Thema (pl. Themata): In the 7th century AD, as a result of the crisis caused by the Muslim conquests, the Byzantine military and administrative system was reformed: the old late Roman division between military and civil administration was abandoned, and the remains of the Eastern Roman Empire’s field armies were settled in great districts, the themata, that were named after those armies. The men of the themata would work their state-leased military lands in times of peace and then don their armour and weapons when summoned by the strategos to defend their thema or to set out on campaign alone or with the tagmata. The manpower of each thema varied vastly, with some able to field only a few thousand men while others could muster as many as ten or fifteen thousand men. The diagram at the front of the book depicts the structure these forces would be organised into. In the 11th century, the thematic system was in steep decline, with the tagmata gradually taking over as defenders of the borderlands.
Tourmarches (pl. Tourmarchai): A Byzantine officer in charge of the military forces and administration of a tourma.

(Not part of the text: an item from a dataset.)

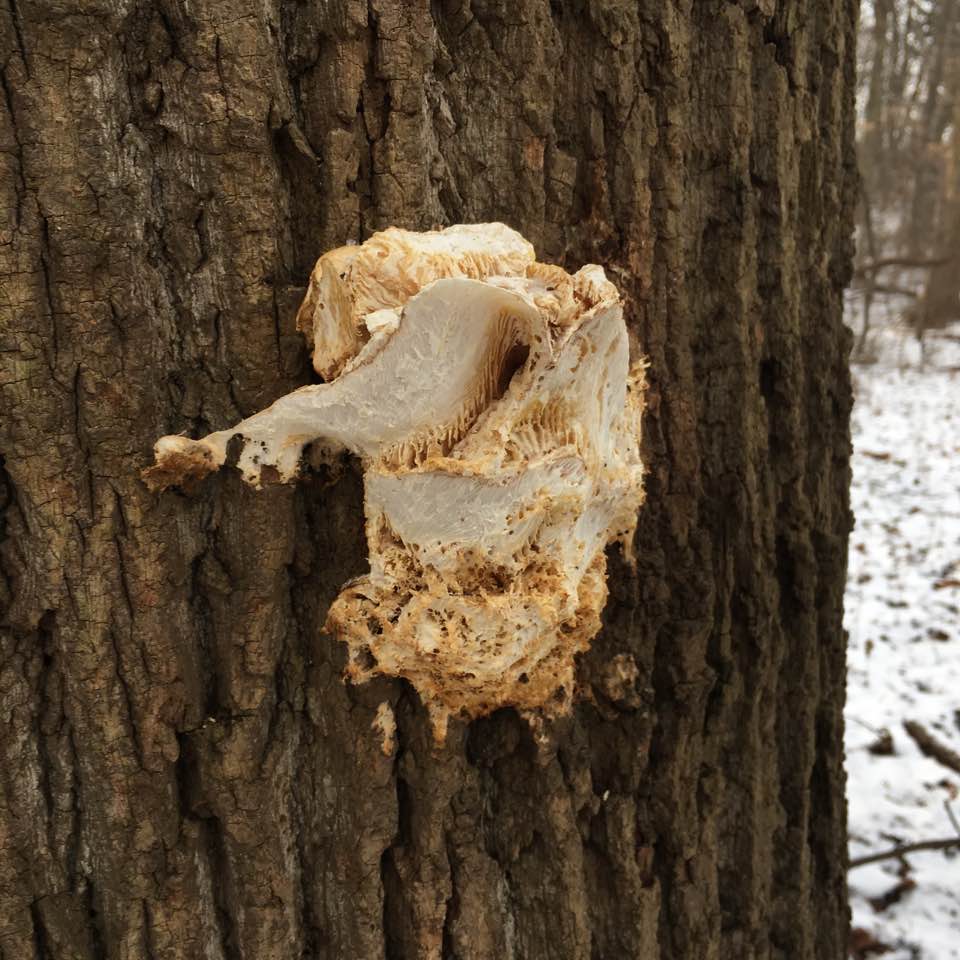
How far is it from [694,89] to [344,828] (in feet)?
5.10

Toxotes (pl. Toxotai): The Byzantine archer, lightly armoured with a felt jacket and armed with a composite bow and a dagger.
Tourma (pl. Tourmae): A subdivision of a Byzantine thema, commanded by a tourmarches. Each tourma was comprised of some two thousand soldiers of the thema army and encompassed a geographical subset of the thema lands.
Varangoi (sing. Varangos): An elite infantry unit of the Byzantine army, employed as personal bodyguards to the emperor. These axemen were primarily Rus or Germanic, and were thought to be both loyal and fierce in battle.
Yalma: A close-fitting, long-sleeved and knee-length silk shirt worn by Turkic peoples.
*The use of a sash to denote rank is backed up by historical texts, but the sash colours stated are speculative.